Spatial reasoning question data:
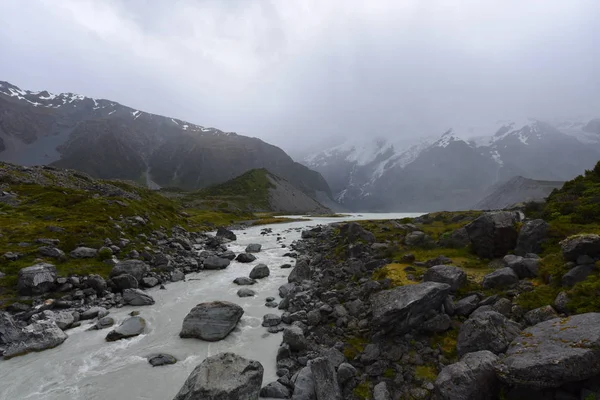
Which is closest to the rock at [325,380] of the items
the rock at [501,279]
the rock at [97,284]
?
the rock at [501,279]

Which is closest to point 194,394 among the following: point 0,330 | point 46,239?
point 0,330

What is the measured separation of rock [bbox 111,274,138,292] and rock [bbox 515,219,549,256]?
30.1 m

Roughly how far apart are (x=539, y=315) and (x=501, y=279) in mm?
4050

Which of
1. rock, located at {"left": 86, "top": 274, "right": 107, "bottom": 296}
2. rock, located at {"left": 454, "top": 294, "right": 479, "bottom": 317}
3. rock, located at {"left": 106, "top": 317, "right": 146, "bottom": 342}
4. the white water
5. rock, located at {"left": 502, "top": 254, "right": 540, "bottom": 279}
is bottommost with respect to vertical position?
the white water

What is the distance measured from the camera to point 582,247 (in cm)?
1472

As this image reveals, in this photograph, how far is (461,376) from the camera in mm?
10078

## Aim of the task
Replace every "camera" with "viewer" throughout the items above, changing nothing else, and leave the pictures out of your answer.

## Full solution
Which is closest to the rock at [325,380] of the items
the rock at [501,279]
the rock at [97,284]
?
the rock at [501,279]

Which is closest to point 194,394 among the following: point 0,330 | point 46,239?
point 0,330

What is the measured separation of rock [bbox 111,274,138,292] and rock [bbox 515,219,549,256]?
30.1 m

Roughly how far apart are (x=539, y=315) and (x=501, y=279) in mm?
4050

Which of
1. rock, located at {"left": 86, "top": 274, "right": 107, "bottom": 296}
2. rock, located at {"left": 454, "top": 294, "right": 479, "bottom": 317}
3. rock, located at {"left": 106, "top": 317, "right": 146, "bottom": 342}
4. the white water
5. rock, located at {"left": 502, "top": 254, "right": 540, "bottom": 279}
is bottommost with respect to vertical position?
the white water

What is the distance measured from the viewer to point 582,247 (in cm)?
1472

As this image reveals, in this photograph, how far is (461,376) from the viewer in mm?
10078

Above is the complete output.